- Manga volume 1 cover

ガンバ! Fly High (Ganba Furai Hai)
- Genre: Sports
- Written by: Shinji Morisue
- Illustrated by: Hiroyuki Kikuta [ja]
- Published by: Shogakukan
- Imprint: Shōnen Sunday Comics
- Magazine: Weekly Shōnen Sunday
- Original run: June 8, 1994 – October 18, 2000
- Volumes: 34

Gambalist! Shun
- Directed by: Hajime Kamegaki
- Produced by: Michihiko Suwa (Yomiuri TV); Masuo Ueda (Sunrise); Mikihiro Iwata (Sunrise);
- Written by: Katsuhiko Chiba
- Music by: Hiroaki Serizawa; Akira Ishiguro;
- Studio: Sunrise
- Original network: NNS (YTV, NTV)
- Original run: July 1, 1996 – March 10, 1997
- Episodes: 30
- Anime and manga portal

= Ganba! Fly High =

Japanese manga series by Shinji Morisue and Hiroyuki Kikuta and its anime adaptation

Ganba! Fly High (ガンバ! Fly High, Ganba Furai Hai) is a Japanese sports manga series written by Shinji Morisue and illustrated by Hiroyuki Kikuta. It is about high school gymnast Shun Fujimaki as he pursues his goal of competing in the 2000 Olympic Games, and is in part based on Morisue's experiences as an Olympic champion. The series was published in Shogakukan's shōnen manga magazine Weekly Shōnen Sunday from June 1994 to October 2000, with its chapters collected into 34 tankōbon volumes.
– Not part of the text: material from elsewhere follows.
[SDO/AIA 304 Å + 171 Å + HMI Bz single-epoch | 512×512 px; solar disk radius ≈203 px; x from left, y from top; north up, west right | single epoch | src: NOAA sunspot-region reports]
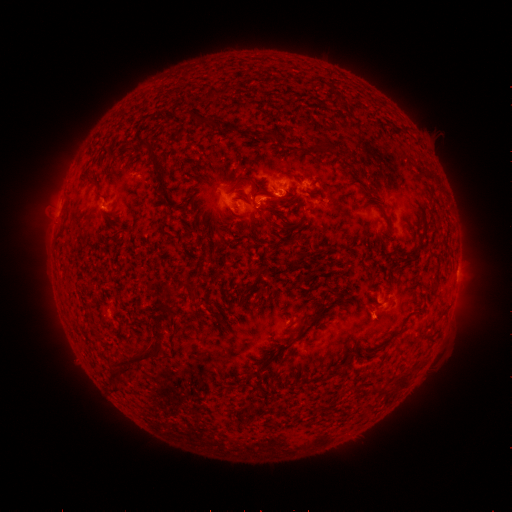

The series was adapted as a 30-episode anime television series titled Gambalist! Shun, produced by Sunrise and broadcast on Yomiuri TV from July 1996 to March 1997.

In 1998, Ganba! Fly High received the 43rd Shogakukan Manga Award for the shōnen category.

== Media ==
=== Manga ===
Written by Shinji Morisue and illustrated by Hiroyuki Kikuta, Ganba! Fly High was serialized in Shogakukan's Weekly Shōnen Sunday from June 8, 1994, to October 18, 2000. Morisue based the series on his own real-life experiences in winning the gold in horizontal bar in the Los Angeles Olympics in 1984 and wanted to inspire more kids to try gymnastics themselves. Shogakukan collected its chapters into thirty-four tankōbon volumes, released from December 10, 1994, to December 18, 2000.

=== Anime ===
A 30-episode anime television series adaptation, titled Gambalist! Shun (ガンバリスト!駿, Ganbarisuto! Shun), was produced by Sunrise and broadcast on Yomiuri TV from July 1, 1996, to March 10, 1997.

== Reception and legacy ==
In 1998, the manga won the 43rd Shogakukan Manga Award for the shōnen category.

The gold-medalist gymnast Kōhei Uchimura has credited the series with helping to inspire him in the sport.